▶ _To do_
a – In the text on exchange–correlation functionals for gold clusters, how many functionals did Baek et al. assess?
b – Carry on the text about choosing an exchange–correlation functional for gold clusters, starting right after its final sentence.

▶ _Text shown_
• • • • •

As a guideline for reading this article, it is important to keep in mind that the reported assessment study does not aim to identify the best functional for describing gold clusters as such. Rather, its goal is to propose an exchange–correlation functional capable of treating both the cluster and the catalytic environment in which it is embedded, as well as the catalyzed reaction, in a reasonably consistent manner. Achieving this balance inevitably requires certain compromises.

2. Results and Discussion

In a 2017 paper, Baek et al. [29] reported a detailed and very extensive study on the validity of 44 exchange–correlation functionals for determining the geometry (bond lengths and bond angles), the relative energetics of the structures and the ionization potential of ${\mathrm{Au}}_n$ clusters ($n=2$–8). The DFT results were compared with the analogous ones obtained using coupled cluster theory at the CCSD(T) level and the conclusion was that the revTPSS functional would represent the best choice, at least in that range of cluster sizes. The extension of the reliability of revTPSS to larger cluster sizes, for which a comparison with results from heavily correlated calculations is arduous, was postulated in the present investigation.

• • • • •

▶ _Dataset extract_
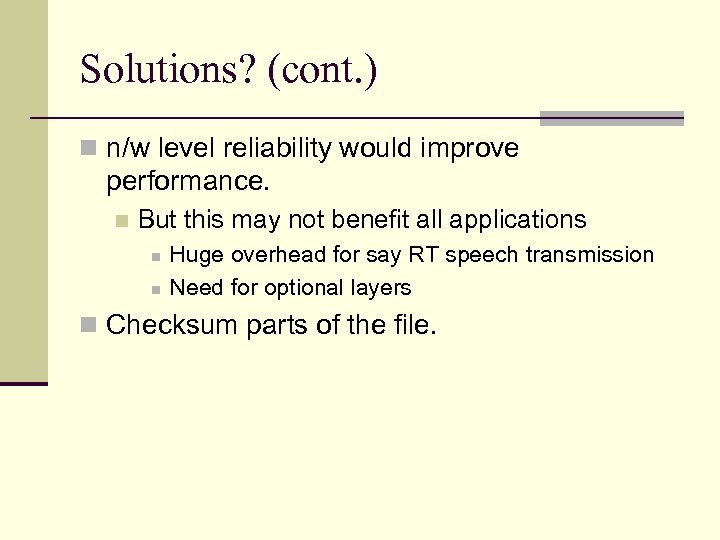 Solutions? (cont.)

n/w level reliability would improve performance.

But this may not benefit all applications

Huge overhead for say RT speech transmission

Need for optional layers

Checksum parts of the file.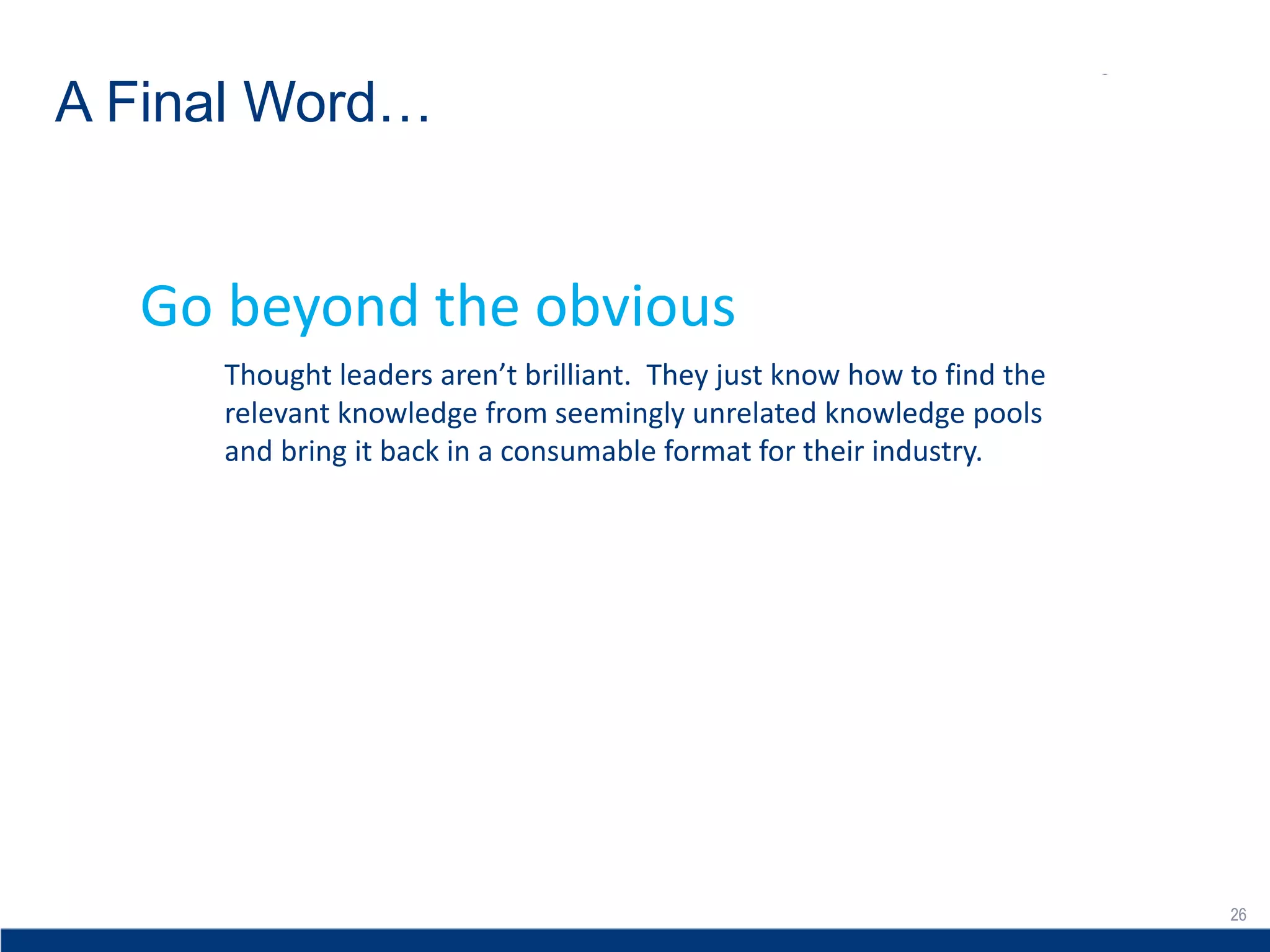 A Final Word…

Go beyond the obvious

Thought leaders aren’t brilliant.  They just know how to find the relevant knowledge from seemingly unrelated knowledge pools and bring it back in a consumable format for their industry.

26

• • • • •

▶ _Per-task outputs_
a – 44

b –
However, it is worth recalling once again that, even if the study of AuNCs as such is an important matter, in order to computationally investigate the way they exert their catalytic action towards a given reaction, it is necessary to be able to study, with some confidence in the accuracy of the results obtained, systems and processes in which the gold cluster represents only one of the components. In a number of cases, and especially in the context of eco-sustainable catalysis such as the one our group is studying, the cluster is anchored on organic supports, which in turn can be part of a larger frame. In these types of systems, the presence of a complex network of hydrogen bonds is not uncommon, which, together with a high number of weaker interactions, can be important in determining the details of the chemical processes. Furthermore, the catalyzed reaction should be studied with methods that allow a correct description of the thermodynamics and energetics, i.e., are accurate enough in determining interactions and energy barriers. In short, it is our opinion that for the atomistic study of the catalytic aspects of systems containing AuNCs it is not acceptable (and sometimes not possible) to use computational approaches that have proven to be efficient for dealing with the cluster alone but may not be accurate for the description of the whole catalytic system or the reactions involved in the process. The best thing to do would therefore be to find a compromise that allows the homogeneous study all aspects of the process. Such a view is not restricted to the case of gold alone and can in fact be extended to any metal used for cluster catalysis.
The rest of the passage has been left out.